--- START Data for this task ---

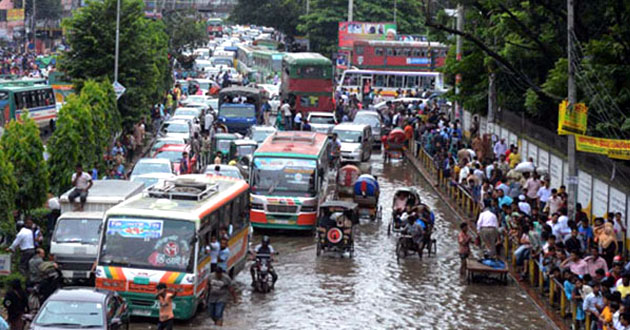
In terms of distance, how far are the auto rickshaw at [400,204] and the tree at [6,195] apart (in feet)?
37.6

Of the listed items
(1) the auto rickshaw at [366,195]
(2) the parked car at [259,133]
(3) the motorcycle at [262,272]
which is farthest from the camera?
(2) the parked car at [259,133]

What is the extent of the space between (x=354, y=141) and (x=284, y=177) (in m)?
16.9

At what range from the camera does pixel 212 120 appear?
177ft

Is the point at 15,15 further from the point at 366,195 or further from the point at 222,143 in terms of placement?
the point at 366,195

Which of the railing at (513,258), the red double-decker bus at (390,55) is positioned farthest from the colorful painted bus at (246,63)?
the railing at (513,258)

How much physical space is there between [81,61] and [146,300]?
3127 cm

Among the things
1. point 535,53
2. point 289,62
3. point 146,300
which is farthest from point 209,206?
point 289,62

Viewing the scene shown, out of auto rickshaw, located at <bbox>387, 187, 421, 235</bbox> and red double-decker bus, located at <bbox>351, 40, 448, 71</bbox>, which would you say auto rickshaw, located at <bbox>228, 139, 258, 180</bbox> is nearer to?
auto rickshaw, located at <bbox>387, 187, 421, 235</bbox>

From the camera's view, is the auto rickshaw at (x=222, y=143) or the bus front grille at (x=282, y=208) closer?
the bus front grille at (x=282, y=208)

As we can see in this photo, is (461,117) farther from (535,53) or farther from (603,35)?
(603,35)

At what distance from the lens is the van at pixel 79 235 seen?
78.2 feet

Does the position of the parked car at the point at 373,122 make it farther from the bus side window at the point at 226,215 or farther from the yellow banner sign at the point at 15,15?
the yellow banner sign at the point at 15,15

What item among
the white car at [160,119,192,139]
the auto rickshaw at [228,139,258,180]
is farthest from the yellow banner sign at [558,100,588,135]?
the white car at [160,119,192,139]

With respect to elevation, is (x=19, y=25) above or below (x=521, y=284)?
above
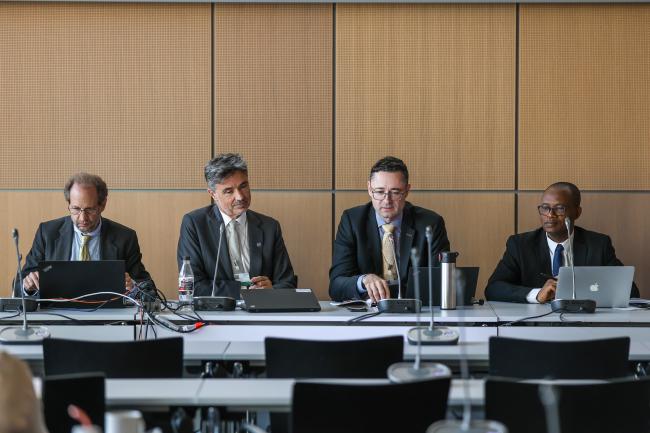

--- END Data for this task ---

→ **Work to do**
Set out every line of the items above as a numbered list, skipping blank lines and leaving out the pictures.

→ **In response**
1. In terms of distance, how far are the auto rickshaw at [400,204] and the tree at [6,195] apart (in feet)?
2. 37.6
3. Of the listed items
4. (1) the auto rickshaw at [366,195]
5. (2) the parked car at [259,133]
6. (3) the motorcycle at [262,272]
7. which is farthest from the camera?
8. (2) the parked car at [259,133]
9. What is the extent of the space between (x=354, y=141) and (x=284, y=177) (in m)?
10. 16.9
11. At what range from the camera does pixel 212 120 appear?
12. 177ft
13. Is the point at 15,15 further from the point at 366,195 or further from the point at 222,143 in terms of placement?
14. the point at 366,195
15. Which of the railing at (513,258), the red double-decker bus at (390,55) is positioned farthest from the colorful painted bus at (246,63)?
16. the railing at (513,258)
17. How much physical space is there between [81,61] and [146,300]?
18. 3127 cm
19. Among the things
20. 1. point 535,53
21. 2. point 289,62
22. 3. point 146,300
23. which is farthest from point 209,206?
24. point 289,62
25. Viewing the scene shown, out of auto rickshaw, located at <bbox>387, 187, 421, 235</bbox> and red double-decker bus, located at <bbox>351, 40, 448, 71</bbox>, which would you say auto rickshaw, located at <bbox>228, 139, 258, 180</bbox> is nearer to?
26. auto rickshaw, located at <bbox>387, 187, 421, 235</bbox>
27. From the camera's view, is the auto rickshaw at (x=222, y=143) or the bus front grille at (x=282, y=208) closer?
28. the bus front grille at (x=282, y=208)
29. As we can see in this photo, is (461,117) farther from (535,53) or farther from (603,35)?
30. (603,35)
31. At what distance from the lens is the van at pixel 79 235 seen?
32. 78.2 feet
33. Does the position of the parked car at the point at 373,122 make it farther from the bus side window at the point at 226,215 or farther from the yellow banner sign at the point at 15,15?
34. the yellow banner sign at the point at 15,15
35. What item among
36. the white car at [160,119,192,139]
37. the auto rickshaw at [228,139,258,180]
38. is farthest from the yellow banner sign at [558,100,588,135]?
39. the white car at [160,119,192,139]
40. With respect to elevation, is (x=19, y=25) above or below (x=521, y=284)?
41. above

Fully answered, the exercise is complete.